In sintesi anche in Argentina c’è l’usanza di trovare nelle scarpe (lasciate in “attesa” e come omaggio) dei doni, come in Italia vengono lasciati nelle calze dalla Befana. Ciò media un significato simbolico: ciò che mettiamo ai piedi, infatti, pone in comunicazione l’uomo con il suolo e crea un legame con il sottosuolo magico, testimone di un passato pagano di tale festività, che nasce ben prima dell’avvento del Cristianesimo.

Concludo in questo post la riflessione antropologica sulle similitudini e sulle differenze tra la cultura italiana e argentina nei festeggiamenti natalizi.

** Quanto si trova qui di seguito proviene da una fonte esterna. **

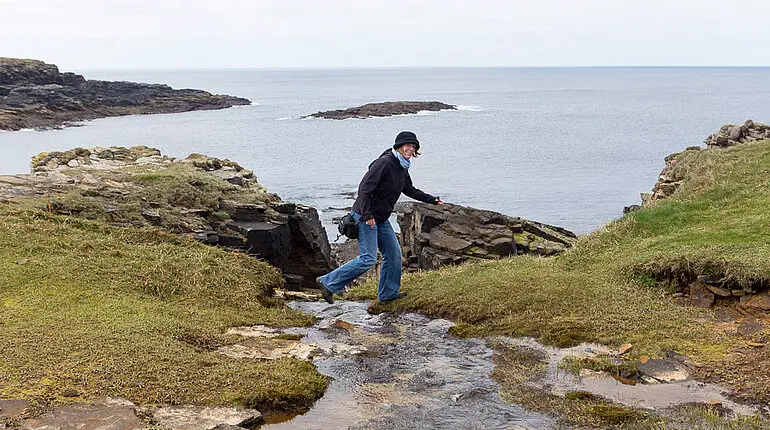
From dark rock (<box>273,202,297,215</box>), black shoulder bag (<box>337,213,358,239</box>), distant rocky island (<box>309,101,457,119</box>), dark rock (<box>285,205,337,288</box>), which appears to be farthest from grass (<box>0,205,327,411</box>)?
distant rocky island (<box>309,101,457,119</box>)

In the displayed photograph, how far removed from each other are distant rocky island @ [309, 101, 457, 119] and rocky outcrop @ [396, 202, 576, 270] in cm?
9440

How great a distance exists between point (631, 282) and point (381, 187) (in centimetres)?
422

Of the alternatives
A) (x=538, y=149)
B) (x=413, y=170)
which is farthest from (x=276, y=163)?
(x=538, y=149)

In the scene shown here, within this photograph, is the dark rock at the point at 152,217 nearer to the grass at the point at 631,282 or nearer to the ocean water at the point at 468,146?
the grass at the point at 631,282

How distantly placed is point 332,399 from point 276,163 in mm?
62711

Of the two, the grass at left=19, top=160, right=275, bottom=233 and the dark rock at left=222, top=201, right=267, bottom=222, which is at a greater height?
the grass at left=19, top=160, right=275, bottom=233

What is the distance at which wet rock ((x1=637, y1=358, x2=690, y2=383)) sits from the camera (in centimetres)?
780

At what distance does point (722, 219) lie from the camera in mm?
13430

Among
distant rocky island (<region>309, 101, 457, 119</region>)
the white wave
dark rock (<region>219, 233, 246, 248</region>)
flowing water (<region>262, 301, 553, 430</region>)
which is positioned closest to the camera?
flowing water (<region>262, 301, 553, 430</region>)

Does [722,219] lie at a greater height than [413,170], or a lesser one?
greater

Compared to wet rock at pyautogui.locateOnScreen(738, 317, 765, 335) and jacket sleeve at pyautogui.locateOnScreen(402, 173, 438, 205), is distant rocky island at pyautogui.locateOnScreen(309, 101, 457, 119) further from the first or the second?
wet rock at pyautogui.locateOnScreen(738, 317, 765, 335)

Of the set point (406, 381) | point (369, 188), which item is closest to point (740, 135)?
point (369, 188)

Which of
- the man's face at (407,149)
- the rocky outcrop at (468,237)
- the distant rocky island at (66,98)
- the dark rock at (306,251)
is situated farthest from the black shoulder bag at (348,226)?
the distant rocky island at (66,98)

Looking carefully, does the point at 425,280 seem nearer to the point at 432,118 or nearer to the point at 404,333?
the point at 404,333
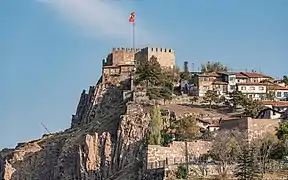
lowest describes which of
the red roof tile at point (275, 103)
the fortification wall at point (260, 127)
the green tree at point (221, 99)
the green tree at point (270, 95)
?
the fortification wall at point (260, 127)

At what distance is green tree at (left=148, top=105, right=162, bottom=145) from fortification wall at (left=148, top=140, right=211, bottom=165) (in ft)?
10.6

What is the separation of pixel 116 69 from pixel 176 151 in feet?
122

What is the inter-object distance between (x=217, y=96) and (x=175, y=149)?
99.8 ft

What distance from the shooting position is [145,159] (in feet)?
213

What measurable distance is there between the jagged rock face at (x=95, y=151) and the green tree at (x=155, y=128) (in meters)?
1.13

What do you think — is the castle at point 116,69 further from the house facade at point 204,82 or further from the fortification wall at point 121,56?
the house facade at point 204,82

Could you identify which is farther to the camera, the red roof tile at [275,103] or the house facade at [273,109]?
the red roof tile at [275,103]

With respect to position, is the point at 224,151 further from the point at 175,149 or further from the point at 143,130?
the point at 143,130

Una parentesi nella mia narrazione di un viaggio di arricchimento professionale e personale per la diffusione del metodo dell’intersoggettivismo relazionale & educazione emozionale, che spero possa offrire spunti di riflessione per il proprio lavoro di psicologi a scuola.

 

Note:

1 Epifanìa s. f. [dal latino tardo epiphanīa, greco ἐπιϕάνεια, in origine aggettivo neutro plurale, «(feste) dell’apparizione» e quindi «manifestazione (della divinità)», da ἐπιϕανής «visibile», derivato di ἐπιϕαίνομαι «apparire»]. – 1. La festività, che ricorre il 6 gennaio, in cui si commemora la visita dei re Magi a Gesù in Betlemme; è lo stesso che befana, che ne è la forma popolare; prov., epifania tutte le feste porta via. Il termine, che nel mondo religioso greco indicava le azioni con cui la divinità si manifestava, passò nel mondo cristiano a designare la celebrazione delle principali manifestazioni della divinità di Gesù Cristo (battesimo nel Giordano, adorazione dei Magi e primo miracolo), restringendosi nella Chiesa occidentale e nella tradizione popolare a indicare la venuta e l’adorazione dei Magi. 2. Nel linguaggio lettererario, la parola è talora usata con il significato originario di manifestazione: l’epifania dello spirito (D’Annunzio). In www.treccani.it

2 Rossi, F. (2017). La Befana e il significato dell’Epifania. In www.culturaeculture.it

3 Handwerk, B. (2015). Da san Nicola a Santa Claus la vera storia di Babbo Natale. In www.nationalgeographic.it

4 Turner , J. C., Brown, R. J. & Tajfel, H. (1979). Social comparison and group interest in ingroup favouritism. In European Journal of Social Psycology. Vol. 2.

5 Cfr.: Kahneman, D. (2012). Pensieri lenti e veloci. Milano: Mondadori.